The horse I rode the two years before I relocated from Montana also gaited ... he was (probably) a Paso/QH cross and what he did felt like what my first mare did. From what the local people tell me, that seems to be what the Kentucky Mountain and Rocky Mountain horses do as well and I've heard it referred to as a singlefoot.

From what you describe as the stepping pace, the 1-2 <pause> 3-4 with just a fractional pause I think what I'm talking about is the same thing but calling it a singlefoot.

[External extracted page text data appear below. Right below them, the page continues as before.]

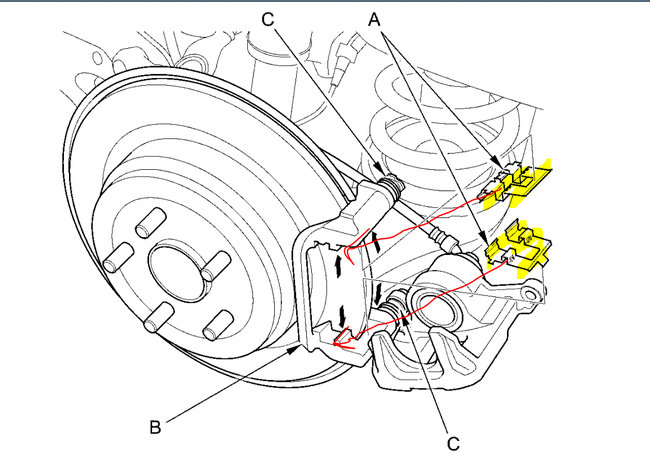 C
A
B
C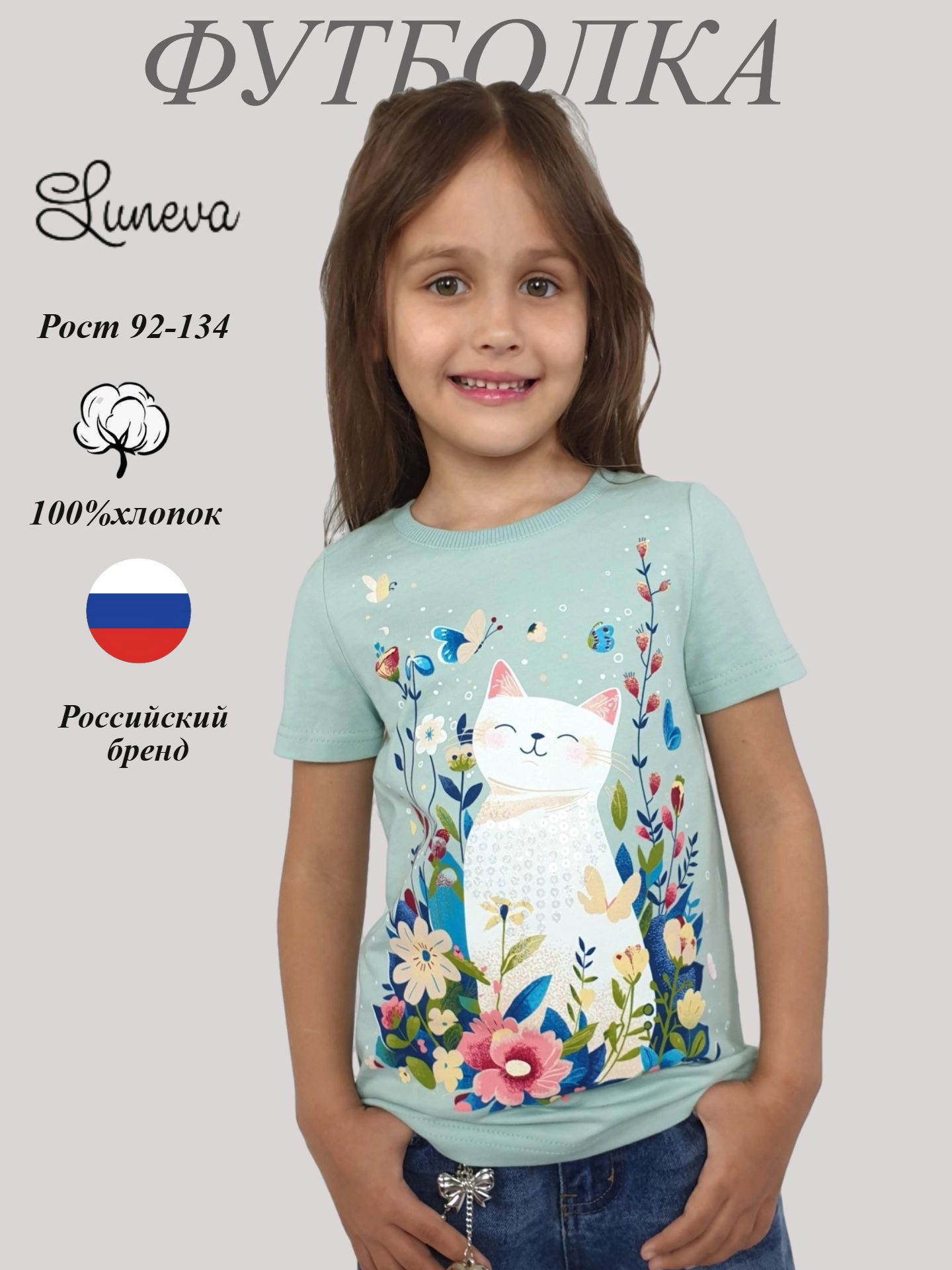 ФУТБОЛКА

Luneva

Рост 92-134

100%хлопок

Российский бренд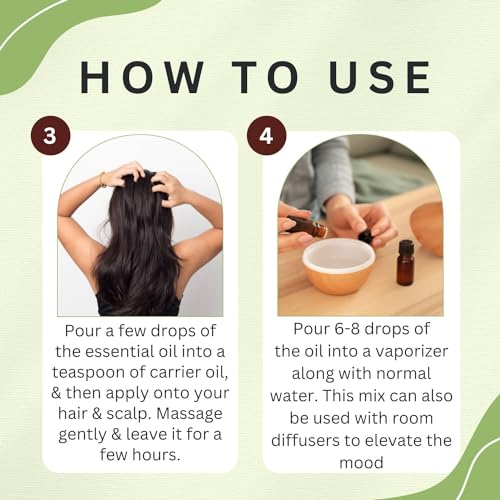 HOW TO USE

3

Pour a few drops of the essential oil into a teaspoon of carrier oil, & then apply onto your hair & scalp. Massage gently & leave it for a few hours.

4

Pour 6-8 drops of the oil into a vaporizer along with normal water. This mix can also be used with room diffusers to elevate the mood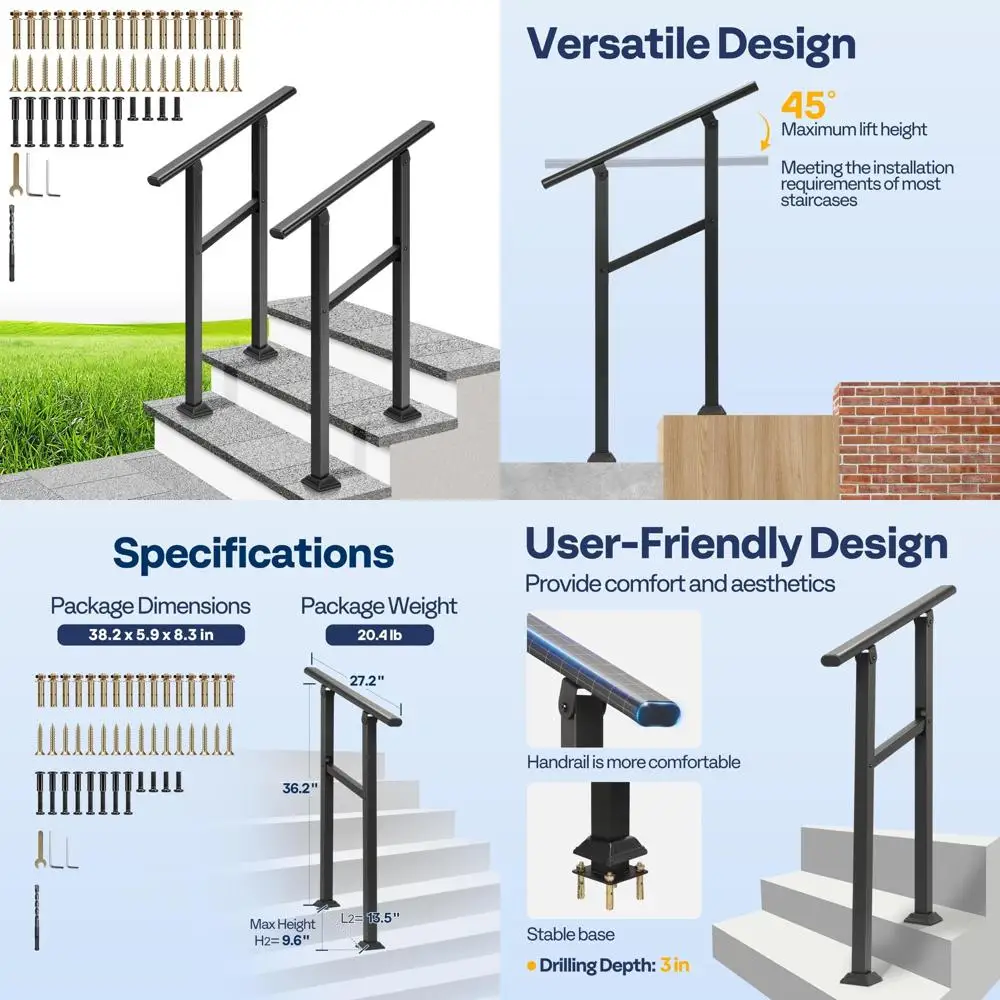 Versatile Design

45°
Maximum lift height

Meeting the installation requirements of most staircases

Specifications

Package Dimensions
38.2 x 5.9 x 8.3 in

Package Weight
20.4 lb

27.2"

36.2"

Max Height
H2= 9.6"

L2= 13.5"

User-Friendly Design

Provide comfort and aesthetics

Handrail is more comfortable

Stable base

Drilling Depth: 3 in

The little Paso cross gelding had a flat walk, the singlefoot (which he could do at varying speeds) and a gallop. He would not or could not trot.


----------



## Lisa in WA (Oct 11, 2004)

We had a QH that was a singlefooter and came from a line of them. Just gave him away last fall and he's proudly owned by a 13 year old boy in Michigan.


----------



## 1sttimemom (Mar 1, 2005)

I have ridden several Standardbreds. Back in CA where I grew up you could adopt them pretty cheap off the track. Mostly geldings that were too slow. All the ones I have ridden were pacers. The gait was not totally uncomfy to ride. Sort of swings you side to side. The faster you go the more uncomfy. We trail rode them. Most seemed very easy to deal with, non-spooky, and solid built. They were just about "broke" already, just needed to get someone on their back and teach to neck rein if you wanted. I sure liked them more than the off the track TBs.


----------



## lamoncha lover (Mar 1, 2009)

well I decided for now to just go buy a spotted saddle horse that is already broke. I have wanted to adopt the ex racehorse standard bred forever. They are so very picky. I have to take pics of both my places the horse will be, and all the references.(got the references done)
Its good to know they are so calm. Maybe another time I will just adopt. I wanted the one mare pretty badly until it was pointed out to me she was off on her hind leg.


----------



## Stonybrook (Sep 22, 2007)

I thought that mare was off on a back leg too. Neither of the ones you mentioned looked like what I think of when I think of a pacer. I think I actually liked Panpai better for some reason (besides the gimpiness). 

I have had a TWH mix, and he was such a nice ride. I don't know about the other gaited breeds, but I would get a TWH again. They are so kind and tolerant. Like the standardbreds they would have to be tolerant to put up with the crap they have to tolerate in the show world.


----------



## wr (Aug 10, 2003)

Lisa, it seems to me that bergere did some homework on QH lines that show a tendency to singlefoot and if I'm not mistaken, she mentioned Hancock lines. The reason it kinda stuck in my head was because I have an old mare with strong Hancock breeding who does singlefoot and I had one of those aha moments.


----------